WHERE user_id = 123 -- Direct integer match
- Failure Example:
-
Leading Wildcard in LIKE Queries
- Failure Example:
WHERE name LIKE '%张三' - Principle: B+ tree indexes are sorted by prefix and cannot locate values starting with a wildcard character.
- Optimization Solutions:
- Use trailing wildcard:
WHERE name LIKE '张三%' - Use full-text index (e.g., MySQL's FULLTEXT).
- Use trailing wildcard:
- Failure Example:
-
OR Condition Connecting to a Non-Indexed Column
- Failure Example:
WHERE indexed_column = 1 OR non_indexed_column = 2 - Principle: The optimizer needs to scan both the index and the full table, often opting directly for a full table scan.
- Optimization:
-- Split into UNION query SELECT * FROM t WHERE indexed_column = 1 UNION SELECT * FROM t WHERE non_indexed_column = 2
- Failure Example:
-
Violating the Leftmost Prefix Principle
- Failure scenarios for composite index (a, b, c):
- Missing leftmost column:
WHERE b = 1 AND c = 2 - Skipping a column:
WHERE a = 1 AND c = 2(can only use index on column a)
- Missing leftmost column:
- Optimization: Adjust query order or create a covering index.
- Failure scenarios for composite index (a, b, c):
-
Using NOT or != on Indexed Columns
- Failure Example:
WHERE status != 'deleted' - Principle: Requires scanning most index entries; cost may be higher than a full table scan.
- Optimization:
- Change to positive query:
WHERE status IN ('active', 'pending') - For columns with high selectivity, consider forcing index usage.

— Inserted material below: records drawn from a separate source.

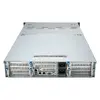 Сервер Asus ESC4000A-E12-SKU1 2600 Вт 1+1 Photo 14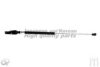 TOYOT 6895009080 Gas Spring, boot-/cargo area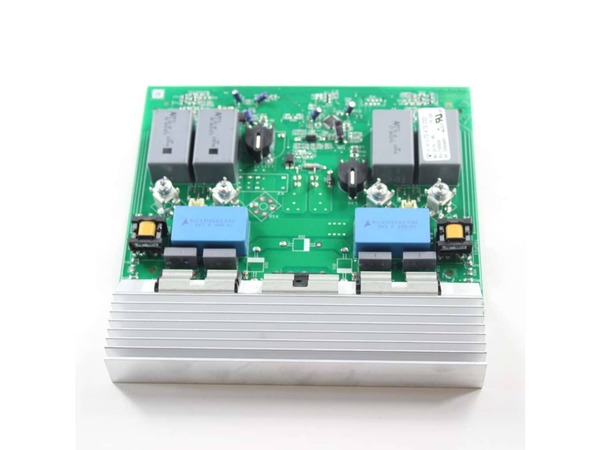 2321527-1-M-GE-WB27X11001-"CENTER GEN BOARD 36"" "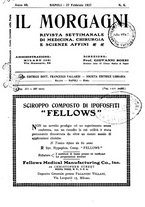giornale/NAP0034872/1927/unico/00000345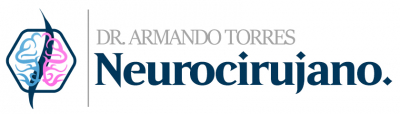 Dr. Armando Torres Logo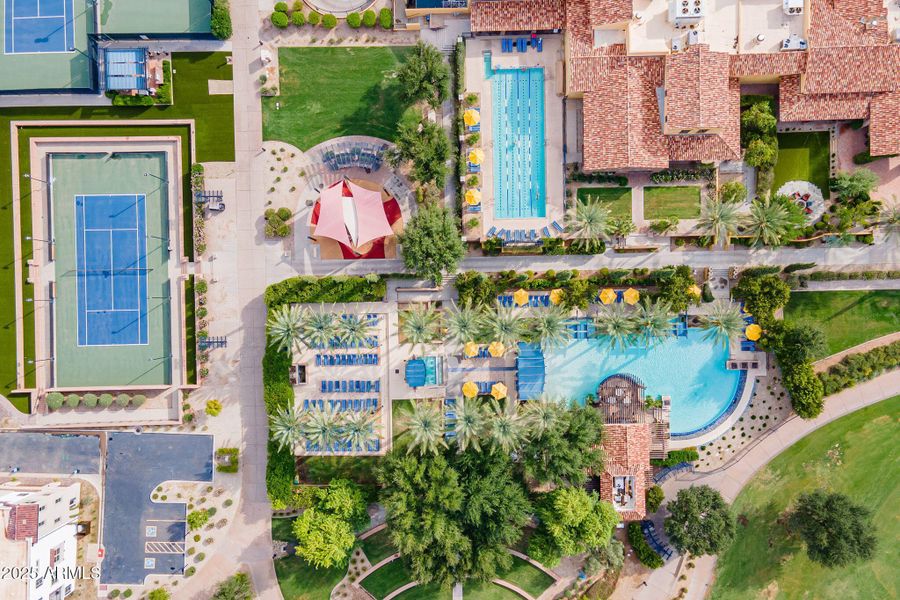 79-web-or-mls-Bracciano-aerial-17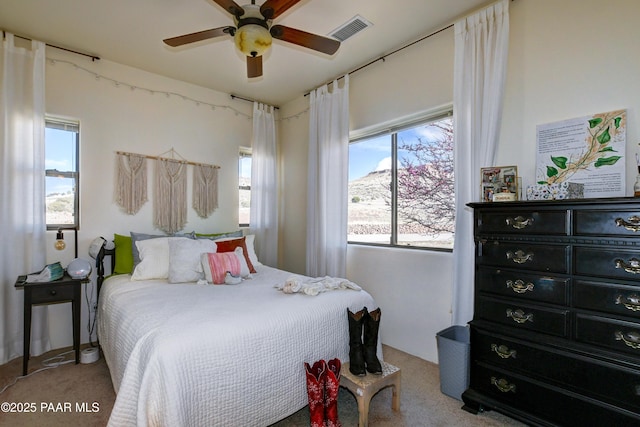 11355 N Waylands Trl, Prescott, AZ 86305 - photo 51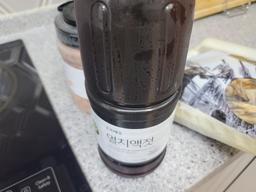 리뷰이미지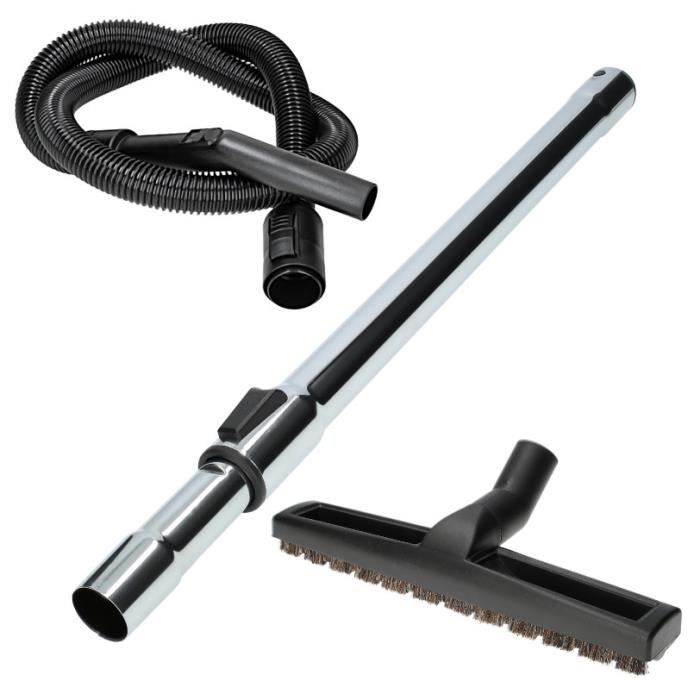 kit-accessoires-pour-aspirateur-k-rcher-wd-4-200-tube-brosse-tuyau
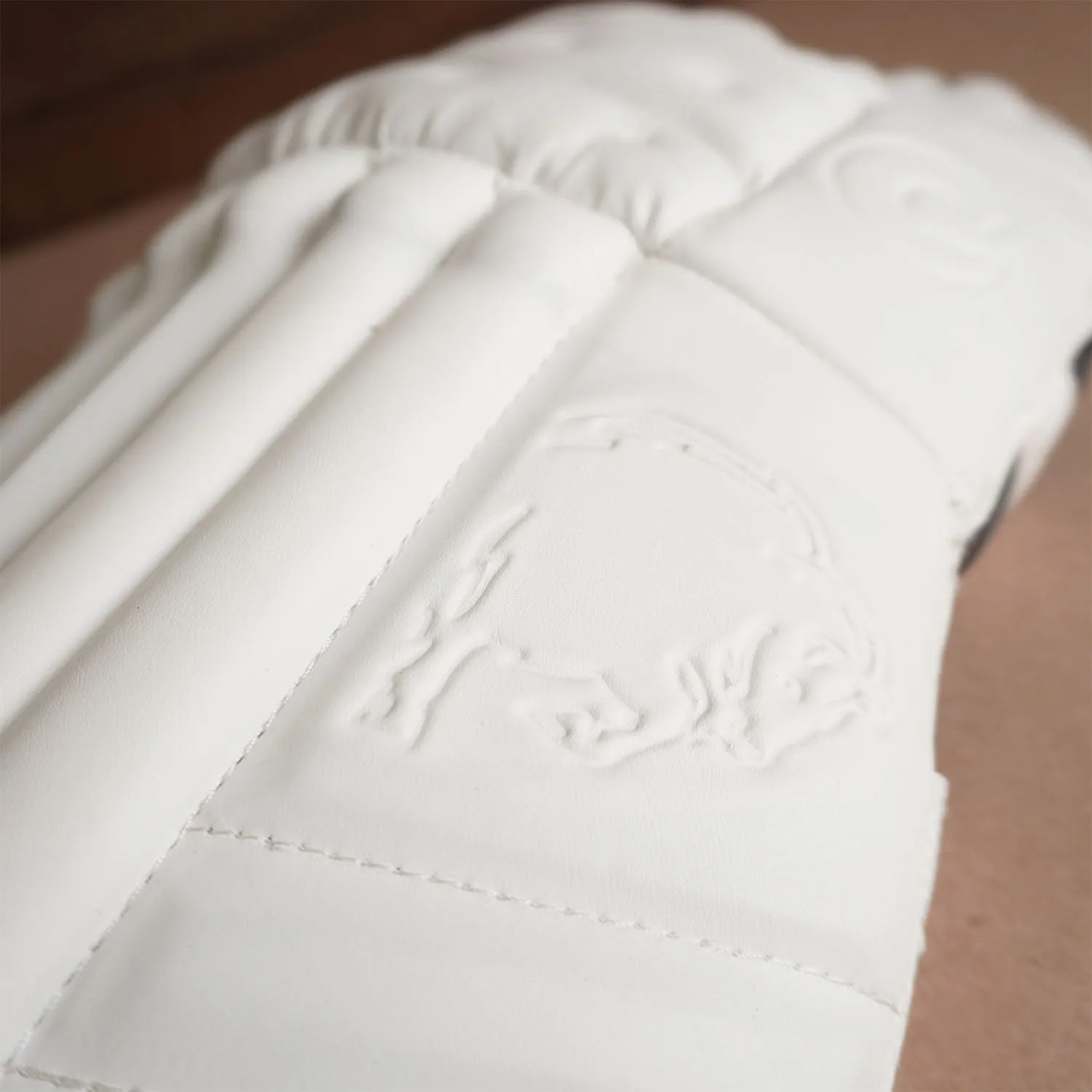 BISON PADS 2024-25 - ADULT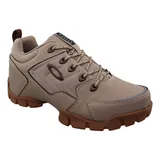 Tenis Oakley Halftrak Low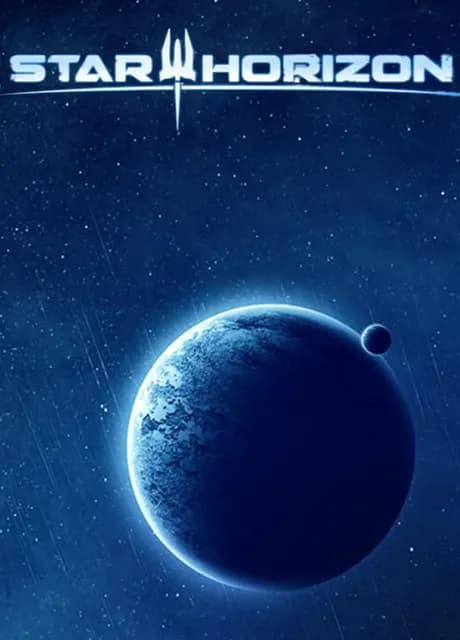 Star Horizon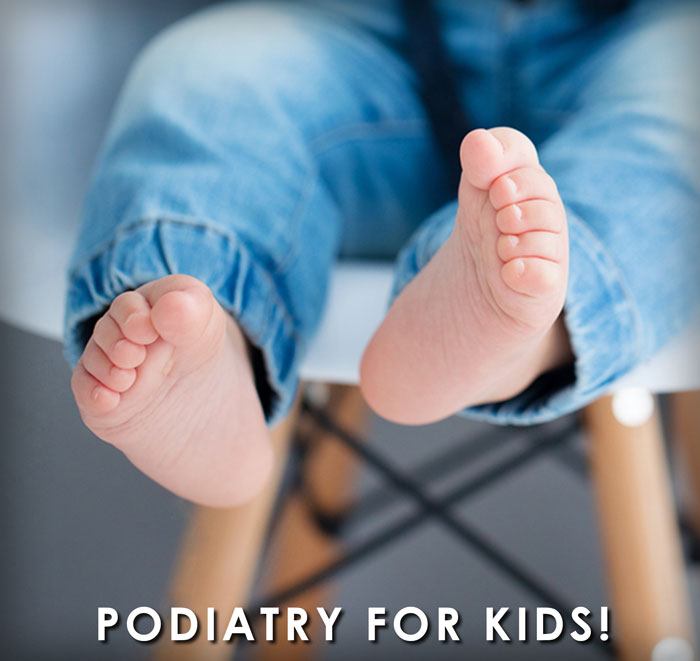Kids Podiatry | Podiatry 4 Kids & Adults | Podiatrists Preston | Podiatrists Melbourne | Podiatry Melbourne | Podiatry Preston | Childrens Podiatry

- Change to positive query:
- Failure Example:
Advanced Optimization Strategies
-
Covering Index Optimization
- Return query columns directly from the index, avoiding table lookups.
- Example: Create index
(category, price)to optimize the query:SELECT category, price FROM products WHERE category = 'electronics'
-
Index Condition Pushdown (ICP)
- Feature available in MySQL 5.6+ that pushes WHERE condition filtering down to the storage engine layer.
- Example: Index
(city, age), queryWHERE city='北京' AND age>20 - Traditional method: First retrieve all records where city='北京', then filter by age after table lookup.
- ICP: Filter age>20 directly at the index layer, reducing table lookups.
-
Index Selectivity Evaluation
- Selectivity = Number of distinct values / Total number of records.
- Indexes on low-selectivity columns (e.g., gender) are less effective; consider composite indexes with other columns.
Practical Checklist
- Use EXPLAIN to analyze the execution plan; focus on the type column (ideally 'index' or 'range').
- Avoid expression calculations on indexed columns in the WHERE clause.
- Composite indexes must follow the leftmost prefix principle; arrange columns in descending order of selectivity.
- Prioritize covering indexes for large datasets.
- Regularly update index statistics using
ANALYZE TABLE.
By understanding these principles and strategies, you can proactively avoid index failures and choose the optimal indexing scheme for specific scenarios.